Vivo em Serpins desde 2012. Vim para estudar baldios – terras comunitárias, na sua maioria, florestadas, que ocupam metade das serras do norte e centro do país. A minha filha nasceu aqui. Longe da minha família. Comprei casa aqui. Voto aqui. Vou conhecendo a terra onde estou, e as serras. E foi com tristeza que li nas redes sociais comentários da lista vencedora como “a vitória dos serpinenses”.
Os baldios são uma instituição particular. Resultam duma das primeiras leis após a Revolução de Abril – a lei dos baldios. Apesar de poucas pessoas fazerem uso dos baldios para apascentar gado, recolher matos e lenha, o conceito de comunidade de compartes foi sendo progressivamente expandido para incluir residentes e pessoas que desenvolvem no lugar actividades florestais, agrícolas ou pastoris.
E quem vive nas serras hoje? Vivem pessoas que nasceram lá, e pessoas que vieram de outros lugares. De outros municípios. De outros países. Estrangeiros residentes, alguns em processo de obter a nacionalidade portuguesa. Pessoas com elevada consciência ambiental, que perderam casas nos incêndios de 2017, preocupadas com o destino das serras, com a desertificação e perda de infra-estruturas, com a qualidade da água, com a biodiversidade. Pessoas que saíram das cidades. Pessoas que querem levar outras formas de vida.
Os baldios são a “porta de entrada” para este outro conceito de cidadania – de baldeania, como propus com outros autores no livro Escolas Comunitárias COMUNIX, resultado dum projecto europeu sobre a participação em áreas comunitárias. Podem ser uma oportunidade de inclusão, ou de exclusão.

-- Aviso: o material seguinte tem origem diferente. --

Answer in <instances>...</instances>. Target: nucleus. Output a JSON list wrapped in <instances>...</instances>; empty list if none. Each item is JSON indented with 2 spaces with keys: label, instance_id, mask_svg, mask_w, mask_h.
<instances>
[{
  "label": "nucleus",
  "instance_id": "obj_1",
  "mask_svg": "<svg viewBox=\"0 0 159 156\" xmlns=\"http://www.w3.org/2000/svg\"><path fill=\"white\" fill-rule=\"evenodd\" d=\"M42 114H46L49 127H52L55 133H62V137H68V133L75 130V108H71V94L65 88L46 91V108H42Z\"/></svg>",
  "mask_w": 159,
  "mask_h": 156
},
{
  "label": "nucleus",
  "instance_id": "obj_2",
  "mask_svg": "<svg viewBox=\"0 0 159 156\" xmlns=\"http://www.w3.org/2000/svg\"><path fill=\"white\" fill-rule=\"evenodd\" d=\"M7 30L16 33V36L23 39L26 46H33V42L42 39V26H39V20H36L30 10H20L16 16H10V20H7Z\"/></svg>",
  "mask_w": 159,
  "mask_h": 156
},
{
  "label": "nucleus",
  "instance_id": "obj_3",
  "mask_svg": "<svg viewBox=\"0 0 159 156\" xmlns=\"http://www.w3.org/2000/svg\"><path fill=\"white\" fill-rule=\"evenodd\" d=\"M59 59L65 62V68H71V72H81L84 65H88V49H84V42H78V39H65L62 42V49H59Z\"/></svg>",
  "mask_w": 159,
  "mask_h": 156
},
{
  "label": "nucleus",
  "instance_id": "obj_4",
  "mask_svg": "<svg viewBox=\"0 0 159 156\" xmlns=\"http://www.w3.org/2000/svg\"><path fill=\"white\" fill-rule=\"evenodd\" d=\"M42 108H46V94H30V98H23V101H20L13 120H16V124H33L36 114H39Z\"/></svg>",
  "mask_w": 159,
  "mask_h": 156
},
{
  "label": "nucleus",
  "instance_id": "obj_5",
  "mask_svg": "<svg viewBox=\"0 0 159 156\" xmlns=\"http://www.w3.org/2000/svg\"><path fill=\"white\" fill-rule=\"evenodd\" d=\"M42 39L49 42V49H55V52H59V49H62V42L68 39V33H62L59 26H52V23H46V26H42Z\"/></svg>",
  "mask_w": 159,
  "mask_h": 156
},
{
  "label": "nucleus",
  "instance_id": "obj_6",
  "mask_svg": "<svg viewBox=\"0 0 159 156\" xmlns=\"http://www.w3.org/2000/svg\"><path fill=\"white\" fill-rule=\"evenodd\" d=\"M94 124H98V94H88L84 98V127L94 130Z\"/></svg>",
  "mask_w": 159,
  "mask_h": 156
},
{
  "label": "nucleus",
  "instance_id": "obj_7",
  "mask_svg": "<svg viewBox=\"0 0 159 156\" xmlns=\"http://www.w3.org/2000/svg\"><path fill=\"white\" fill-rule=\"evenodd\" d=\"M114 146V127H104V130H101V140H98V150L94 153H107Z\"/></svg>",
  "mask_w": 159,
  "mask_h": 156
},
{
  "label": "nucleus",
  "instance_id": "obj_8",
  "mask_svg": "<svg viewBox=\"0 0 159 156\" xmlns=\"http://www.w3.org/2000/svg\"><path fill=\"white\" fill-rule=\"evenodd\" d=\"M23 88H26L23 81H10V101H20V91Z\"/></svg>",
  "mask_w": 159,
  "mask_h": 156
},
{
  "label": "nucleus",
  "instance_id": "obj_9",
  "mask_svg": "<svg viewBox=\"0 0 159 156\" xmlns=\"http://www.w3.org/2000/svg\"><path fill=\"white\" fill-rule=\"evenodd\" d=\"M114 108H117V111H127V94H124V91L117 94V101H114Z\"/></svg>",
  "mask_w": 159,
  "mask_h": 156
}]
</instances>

A entrada do novo causa medo. O medo provoca reacções defensivas, sobre quem conta como serpinense. Onde se traça a linha? Portugueses? Eleitores da junta? Filiados do partido dominante? Membros das coletcividades locais? O que está em jogo é uma mistura de poder político, reconhecimento social, e o futuro duma terra que se pode tornar uma distopia ambiental e ruína em poucos anos, ou um lugar “paradisíaco”, um refúgio para pessoas que não querem ser turistas no chão que pisam. É neste chão que crescem crianças e javalis, bolotas, acácias e eucaliptos, abelhas melíferas e vespas asiáticas. É neste chão que rolam pedras e se agarram raízes. É neste chão que vemos o que se passa no país todo: a falta de participação e inclusão gera desejos de pertença. Pessoas que não só não querem sair daqui, como querem ser daqui. E viver para ficar.